Franklin Dorrah Cleckley, the first African American to serve as a justice on the West Virginia Supreme Court, was born on August 1, 1940, in Huntington, West Virginia. His mother was Vivian Wood. After graduating from high school, he attended Anderson College and earned his bachelor’s degree in 1962. To reach his goal of working in the legal system, he continued his education to obtain a Juris Doctor (J.D.) from Indiana University in 1965 and ultimately earned a Master of Law (LL.D.) from Harvard Law School in 1969. He also attended the University of Exeter in England to further his education.
While acquiring his education, Franklin joined the United States Navy in 1966 during the Vietnam War and served as a Judge Advocate General’s Corps (JAG) officer in South Vietnam. Cleckley quickly acquired a reputation for fair and impartial service. After leaving the navy in 1969, he joined the law faculty at West Virginia University. Eventually he was selected to hold the Arthur B. Hodges Chair of Law at the University, one of the most prestigious positions on the law faculty. Cleckley made history by being the first African American to hold the chair.

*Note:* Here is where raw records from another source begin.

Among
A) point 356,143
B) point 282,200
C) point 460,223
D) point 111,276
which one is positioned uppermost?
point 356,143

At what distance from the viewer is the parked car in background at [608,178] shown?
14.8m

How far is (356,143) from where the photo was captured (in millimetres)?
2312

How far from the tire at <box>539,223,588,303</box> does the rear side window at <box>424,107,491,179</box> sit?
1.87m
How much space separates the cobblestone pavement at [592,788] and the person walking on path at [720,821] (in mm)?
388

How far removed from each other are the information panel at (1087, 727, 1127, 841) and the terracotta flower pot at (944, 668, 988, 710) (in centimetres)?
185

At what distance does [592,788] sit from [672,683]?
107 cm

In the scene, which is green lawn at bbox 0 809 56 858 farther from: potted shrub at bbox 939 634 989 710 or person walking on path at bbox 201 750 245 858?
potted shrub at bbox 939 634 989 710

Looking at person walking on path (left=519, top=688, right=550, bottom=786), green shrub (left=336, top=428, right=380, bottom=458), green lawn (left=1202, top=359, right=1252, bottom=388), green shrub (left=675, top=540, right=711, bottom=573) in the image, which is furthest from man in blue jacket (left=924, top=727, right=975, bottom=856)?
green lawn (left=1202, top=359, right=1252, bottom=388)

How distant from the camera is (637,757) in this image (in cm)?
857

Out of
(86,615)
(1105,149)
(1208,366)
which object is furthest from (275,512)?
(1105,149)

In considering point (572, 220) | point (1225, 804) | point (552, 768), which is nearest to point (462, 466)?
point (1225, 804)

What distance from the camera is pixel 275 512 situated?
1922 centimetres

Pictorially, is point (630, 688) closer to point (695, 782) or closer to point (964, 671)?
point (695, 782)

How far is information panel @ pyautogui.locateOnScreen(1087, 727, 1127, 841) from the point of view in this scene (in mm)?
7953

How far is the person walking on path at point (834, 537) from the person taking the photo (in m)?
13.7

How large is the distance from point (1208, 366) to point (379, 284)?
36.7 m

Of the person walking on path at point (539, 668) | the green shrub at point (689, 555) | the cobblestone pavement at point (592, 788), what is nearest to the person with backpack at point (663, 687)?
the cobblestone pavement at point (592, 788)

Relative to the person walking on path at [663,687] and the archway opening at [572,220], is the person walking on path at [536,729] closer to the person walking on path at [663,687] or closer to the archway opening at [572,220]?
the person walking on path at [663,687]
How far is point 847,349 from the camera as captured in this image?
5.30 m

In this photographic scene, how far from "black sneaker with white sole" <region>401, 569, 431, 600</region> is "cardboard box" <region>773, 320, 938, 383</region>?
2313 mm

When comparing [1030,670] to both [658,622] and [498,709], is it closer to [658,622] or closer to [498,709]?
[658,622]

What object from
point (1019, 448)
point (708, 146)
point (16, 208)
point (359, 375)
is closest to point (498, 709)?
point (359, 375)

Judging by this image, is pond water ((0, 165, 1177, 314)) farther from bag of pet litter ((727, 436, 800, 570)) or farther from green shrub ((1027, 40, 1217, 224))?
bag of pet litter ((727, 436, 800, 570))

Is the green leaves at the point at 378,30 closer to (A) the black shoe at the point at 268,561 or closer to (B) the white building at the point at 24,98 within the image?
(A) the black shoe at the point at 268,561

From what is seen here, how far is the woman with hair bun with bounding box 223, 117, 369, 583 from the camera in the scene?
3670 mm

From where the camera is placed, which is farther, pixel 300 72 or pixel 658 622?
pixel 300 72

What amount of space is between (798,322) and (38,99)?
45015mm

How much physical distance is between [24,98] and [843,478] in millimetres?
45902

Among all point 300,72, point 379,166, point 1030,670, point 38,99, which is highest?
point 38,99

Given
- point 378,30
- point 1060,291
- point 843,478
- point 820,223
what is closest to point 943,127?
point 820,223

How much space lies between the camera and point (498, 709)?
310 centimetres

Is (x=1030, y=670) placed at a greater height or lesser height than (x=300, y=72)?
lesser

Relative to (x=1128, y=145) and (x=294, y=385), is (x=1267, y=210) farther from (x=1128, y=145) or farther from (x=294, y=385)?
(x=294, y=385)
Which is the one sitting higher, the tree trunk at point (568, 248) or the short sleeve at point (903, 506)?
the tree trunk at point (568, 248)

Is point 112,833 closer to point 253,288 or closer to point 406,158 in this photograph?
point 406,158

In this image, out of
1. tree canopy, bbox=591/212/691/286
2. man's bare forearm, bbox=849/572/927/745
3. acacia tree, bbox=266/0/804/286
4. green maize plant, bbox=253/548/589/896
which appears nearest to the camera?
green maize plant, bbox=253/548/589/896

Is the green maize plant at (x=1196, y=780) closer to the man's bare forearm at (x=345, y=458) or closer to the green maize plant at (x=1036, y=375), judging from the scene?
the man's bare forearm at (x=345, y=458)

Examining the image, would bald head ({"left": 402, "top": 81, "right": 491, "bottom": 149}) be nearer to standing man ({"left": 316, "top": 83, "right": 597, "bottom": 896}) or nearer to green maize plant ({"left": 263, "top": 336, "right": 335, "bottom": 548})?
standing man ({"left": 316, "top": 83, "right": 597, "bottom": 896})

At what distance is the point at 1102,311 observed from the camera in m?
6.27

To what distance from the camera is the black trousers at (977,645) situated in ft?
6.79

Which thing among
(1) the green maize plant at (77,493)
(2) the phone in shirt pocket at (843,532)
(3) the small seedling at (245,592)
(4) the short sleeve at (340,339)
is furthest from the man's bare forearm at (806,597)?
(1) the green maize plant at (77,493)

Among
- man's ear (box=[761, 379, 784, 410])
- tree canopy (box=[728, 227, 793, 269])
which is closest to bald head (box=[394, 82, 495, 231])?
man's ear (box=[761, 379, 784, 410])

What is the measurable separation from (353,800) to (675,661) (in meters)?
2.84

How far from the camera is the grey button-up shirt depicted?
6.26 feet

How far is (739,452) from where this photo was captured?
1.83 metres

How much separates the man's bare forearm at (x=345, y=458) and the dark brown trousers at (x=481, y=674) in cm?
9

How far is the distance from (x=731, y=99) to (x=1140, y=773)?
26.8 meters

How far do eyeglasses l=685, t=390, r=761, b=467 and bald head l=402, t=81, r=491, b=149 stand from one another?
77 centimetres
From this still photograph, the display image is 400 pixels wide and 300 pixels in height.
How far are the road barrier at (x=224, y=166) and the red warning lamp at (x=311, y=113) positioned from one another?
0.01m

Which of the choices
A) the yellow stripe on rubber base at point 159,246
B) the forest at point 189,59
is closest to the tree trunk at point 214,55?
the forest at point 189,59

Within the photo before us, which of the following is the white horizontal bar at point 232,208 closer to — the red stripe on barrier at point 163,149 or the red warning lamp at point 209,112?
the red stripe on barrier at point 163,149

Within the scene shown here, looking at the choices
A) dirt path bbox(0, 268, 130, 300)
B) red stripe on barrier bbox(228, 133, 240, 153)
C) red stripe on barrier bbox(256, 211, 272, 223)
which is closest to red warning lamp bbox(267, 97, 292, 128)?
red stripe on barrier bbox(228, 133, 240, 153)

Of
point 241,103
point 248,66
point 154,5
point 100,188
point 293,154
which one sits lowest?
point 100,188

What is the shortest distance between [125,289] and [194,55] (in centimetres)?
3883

Cleckley was presented with many awards over his lifetime, including West Virginia Human Rights Commission Civil Rights Award, the Civil Libertarian of the Year Award, and the Thurgood Marshall Award from the National Association for the Advancement of Colored People. In 1990, he created the Franklin D. Cleckley Foundation, whose aim was to assist former convicts with their future. Five years later, in 1994, Franklin D. Cleckley was appointed to the West Virginia Supreme Court of Appeals. He remained in this position until 1996. While serving as a Justice, he penned multiple books on the subject of law including The Evidence Handbook for West Virginia Lawyers and The West Virginia Criminal Procedure Handbook. These books were later referred by legal scholars in the state as “the bible” for West Virginia law.
Following his time as a justice, Cleckley returned to West Virginia University to teach until his retirement in 2013. Recognizing his enormous contribution to the West Virginia legal system, a number of universities in the state began dedicating student awards in his honor and creating symposia to focus on his work and further the civil rights cause in the state. West Virginia University of Law also created the Justice Franklin D. Cleckley Fellowship that intersects with the Cleckley Foundation to provide the opportunity for recent law school graduates from the University of Chicago to represent wrongfully accused prisoners.
Justice Franklin Cleckley was married to his wife, Cozette until 1998. The couple had two children together: Shannon and Nicole. He also had another son, Luke. Justice Franklin D. Cleckley passed away at his home in Morgantown, West Virginia on August 14, 2017 at the age of 77.